*Aim of the exercise:*
Please locate each line in the records below that contains the string "photograph" and copy those lines out. Case matters.

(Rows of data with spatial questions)
——————————
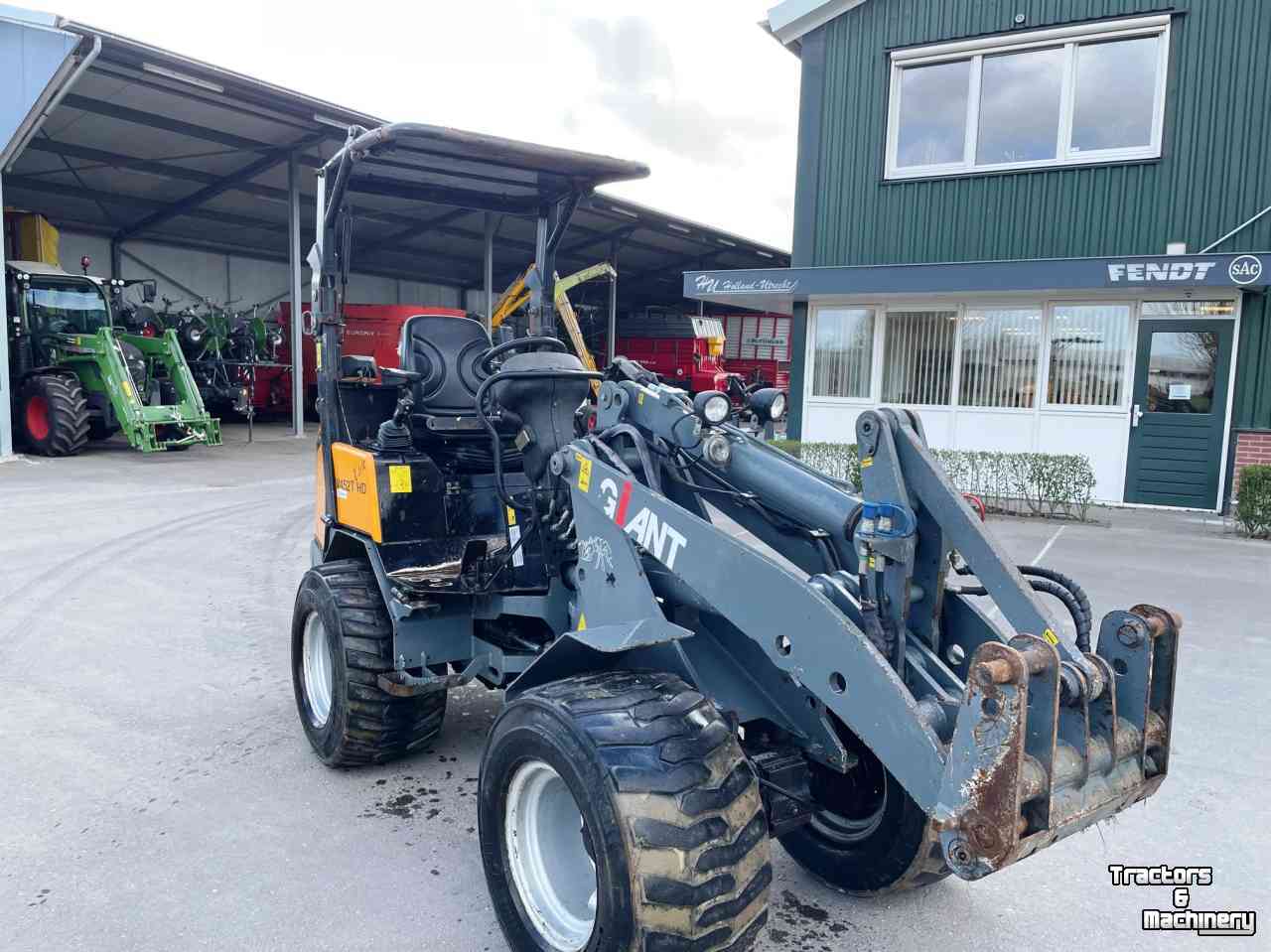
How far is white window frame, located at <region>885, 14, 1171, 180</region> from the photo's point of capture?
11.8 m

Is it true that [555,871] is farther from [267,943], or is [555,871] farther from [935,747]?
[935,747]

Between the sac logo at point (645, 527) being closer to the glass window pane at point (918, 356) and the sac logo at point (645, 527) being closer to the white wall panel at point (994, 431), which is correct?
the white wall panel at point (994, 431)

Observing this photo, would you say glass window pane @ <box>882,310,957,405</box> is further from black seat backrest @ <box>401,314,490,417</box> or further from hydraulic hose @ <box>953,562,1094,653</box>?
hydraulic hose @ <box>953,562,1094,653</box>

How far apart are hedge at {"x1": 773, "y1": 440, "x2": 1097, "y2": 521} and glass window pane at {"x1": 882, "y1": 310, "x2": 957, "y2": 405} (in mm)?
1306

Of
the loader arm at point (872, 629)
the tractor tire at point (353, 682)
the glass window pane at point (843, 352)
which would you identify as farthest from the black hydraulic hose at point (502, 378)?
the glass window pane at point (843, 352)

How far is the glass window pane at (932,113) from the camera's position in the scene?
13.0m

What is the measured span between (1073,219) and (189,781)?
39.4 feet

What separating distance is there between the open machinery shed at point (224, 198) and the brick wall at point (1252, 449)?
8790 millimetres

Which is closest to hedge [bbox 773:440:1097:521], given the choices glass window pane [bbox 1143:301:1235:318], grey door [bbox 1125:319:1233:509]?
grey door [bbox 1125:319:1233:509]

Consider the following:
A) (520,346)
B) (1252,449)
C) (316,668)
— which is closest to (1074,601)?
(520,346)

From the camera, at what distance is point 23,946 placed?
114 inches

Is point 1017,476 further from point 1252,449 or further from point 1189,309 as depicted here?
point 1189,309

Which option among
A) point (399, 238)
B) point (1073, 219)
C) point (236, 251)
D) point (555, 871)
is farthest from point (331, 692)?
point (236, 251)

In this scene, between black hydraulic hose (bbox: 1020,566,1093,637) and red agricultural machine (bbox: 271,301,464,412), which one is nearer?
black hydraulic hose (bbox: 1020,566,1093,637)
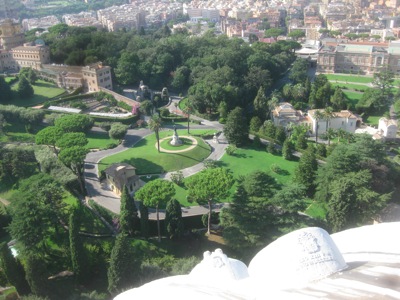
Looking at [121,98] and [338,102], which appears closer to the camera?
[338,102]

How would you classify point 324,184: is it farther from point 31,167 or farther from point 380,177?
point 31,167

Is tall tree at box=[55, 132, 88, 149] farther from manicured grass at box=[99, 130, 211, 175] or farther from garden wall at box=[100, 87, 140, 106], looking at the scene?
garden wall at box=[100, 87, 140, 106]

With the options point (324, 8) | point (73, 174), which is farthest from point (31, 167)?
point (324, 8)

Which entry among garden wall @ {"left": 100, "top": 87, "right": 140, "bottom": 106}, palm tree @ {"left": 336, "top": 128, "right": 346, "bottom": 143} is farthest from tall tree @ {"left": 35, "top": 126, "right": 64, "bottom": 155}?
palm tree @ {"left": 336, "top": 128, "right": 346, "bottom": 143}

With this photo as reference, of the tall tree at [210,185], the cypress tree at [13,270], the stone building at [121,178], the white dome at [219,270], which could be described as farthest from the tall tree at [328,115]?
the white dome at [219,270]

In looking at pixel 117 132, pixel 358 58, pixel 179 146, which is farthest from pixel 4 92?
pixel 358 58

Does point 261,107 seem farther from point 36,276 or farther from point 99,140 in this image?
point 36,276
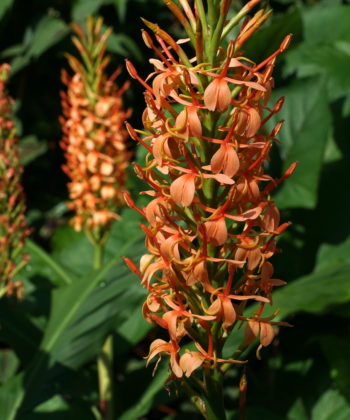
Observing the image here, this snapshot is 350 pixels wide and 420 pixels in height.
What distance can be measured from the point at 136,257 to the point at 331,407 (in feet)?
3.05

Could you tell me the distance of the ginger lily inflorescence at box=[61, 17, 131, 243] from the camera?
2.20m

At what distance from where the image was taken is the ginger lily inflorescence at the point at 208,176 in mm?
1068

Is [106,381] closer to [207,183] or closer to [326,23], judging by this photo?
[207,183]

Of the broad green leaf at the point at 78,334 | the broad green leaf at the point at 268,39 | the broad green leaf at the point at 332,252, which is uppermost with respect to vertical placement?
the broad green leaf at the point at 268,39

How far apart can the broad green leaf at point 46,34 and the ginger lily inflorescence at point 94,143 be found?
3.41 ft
——————————
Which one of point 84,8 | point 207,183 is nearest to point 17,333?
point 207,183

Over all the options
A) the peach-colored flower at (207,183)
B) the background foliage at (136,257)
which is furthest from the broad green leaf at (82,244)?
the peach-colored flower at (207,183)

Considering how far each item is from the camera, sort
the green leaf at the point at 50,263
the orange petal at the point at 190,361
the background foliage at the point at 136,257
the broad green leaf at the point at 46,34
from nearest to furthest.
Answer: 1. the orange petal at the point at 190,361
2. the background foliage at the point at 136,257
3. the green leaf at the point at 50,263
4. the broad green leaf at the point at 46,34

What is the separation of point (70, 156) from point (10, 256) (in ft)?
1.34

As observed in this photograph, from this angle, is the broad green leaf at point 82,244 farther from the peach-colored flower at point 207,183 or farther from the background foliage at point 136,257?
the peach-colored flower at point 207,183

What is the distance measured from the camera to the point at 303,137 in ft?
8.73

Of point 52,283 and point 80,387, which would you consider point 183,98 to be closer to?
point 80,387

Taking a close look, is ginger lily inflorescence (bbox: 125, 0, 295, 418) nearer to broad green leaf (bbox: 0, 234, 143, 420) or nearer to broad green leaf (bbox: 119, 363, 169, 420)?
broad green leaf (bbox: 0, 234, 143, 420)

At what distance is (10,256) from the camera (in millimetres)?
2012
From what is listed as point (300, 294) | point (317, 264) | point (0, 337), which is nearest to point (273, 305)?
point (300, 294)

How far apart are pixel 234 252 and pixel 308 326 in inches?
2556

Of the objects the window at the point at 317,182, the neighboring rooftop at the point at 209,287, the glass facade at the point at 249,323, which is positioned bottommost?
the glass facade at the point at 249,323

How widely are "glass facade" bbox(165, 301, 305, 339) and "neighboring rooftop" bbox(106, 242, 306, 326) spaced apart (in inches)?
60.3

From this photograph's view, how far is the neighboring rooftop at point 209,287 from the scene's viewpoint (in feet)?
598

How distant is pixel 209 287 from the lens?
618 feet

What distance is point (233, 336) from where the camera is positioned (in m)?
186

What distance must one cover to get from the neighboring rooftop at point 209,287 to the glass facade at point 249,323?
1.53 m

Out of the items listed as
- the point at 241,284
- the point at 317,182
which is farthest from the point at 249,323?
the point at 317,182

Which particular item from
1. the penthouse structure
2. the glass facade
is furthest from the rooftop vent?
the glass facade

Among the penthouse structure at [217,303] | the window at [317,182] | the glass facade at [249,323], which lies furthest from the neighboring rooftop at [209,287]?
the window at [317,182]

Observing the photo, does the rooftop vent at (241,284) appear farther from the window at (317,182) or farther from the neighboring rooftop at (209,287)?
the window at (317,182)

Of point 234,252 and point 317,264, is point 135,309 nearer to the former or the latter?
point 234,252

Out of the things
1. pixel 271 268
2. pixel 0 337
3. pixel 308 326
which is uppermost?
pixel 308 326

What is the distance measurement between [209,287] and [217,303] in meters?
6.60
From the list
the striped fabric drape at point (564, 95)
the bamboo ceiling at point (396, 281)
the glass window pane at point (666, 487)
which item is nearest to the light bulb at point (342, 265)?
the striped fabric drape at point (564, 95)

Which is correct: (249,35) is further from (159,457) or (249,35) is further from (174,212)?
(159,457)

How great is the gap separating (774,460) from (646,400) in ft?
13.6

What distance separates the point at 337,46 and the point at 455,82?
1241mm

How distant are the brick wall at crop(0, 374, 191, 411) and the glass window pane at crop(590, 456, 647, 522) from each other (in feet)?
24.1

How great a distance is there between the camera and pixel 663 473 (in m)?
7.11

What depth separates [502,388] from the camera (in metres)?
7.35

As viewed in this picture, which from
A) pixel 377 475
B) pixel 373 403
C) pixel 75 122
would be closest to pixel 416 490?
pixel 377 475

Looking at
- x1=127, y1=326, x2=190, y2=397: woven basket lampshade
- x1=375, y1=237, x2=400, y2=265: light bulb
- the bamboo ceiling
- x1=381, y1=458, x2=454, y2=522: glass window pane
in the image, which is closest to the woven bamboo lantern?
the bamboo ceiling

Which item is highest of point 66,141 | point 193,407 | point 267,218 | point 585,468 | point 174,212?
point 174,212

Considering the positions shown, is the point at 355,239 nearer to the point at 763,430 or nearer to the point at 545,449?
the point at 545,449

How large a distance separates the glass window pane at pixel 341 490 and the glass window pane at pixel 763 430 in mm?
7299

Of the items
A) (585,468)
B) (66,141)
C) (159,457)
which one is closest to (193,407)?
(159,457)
——————————
*Solved problem:*
As observed in this photograph, from this angle, is the broad green leaf at point 82,244 farther from the peach-colored flower at point 207,183 or farther from the background foliage at point 136,257?
From this photograph's view, how far is the neighboring rooftop at point 209,287 from the scene's viewpoint (in feet)?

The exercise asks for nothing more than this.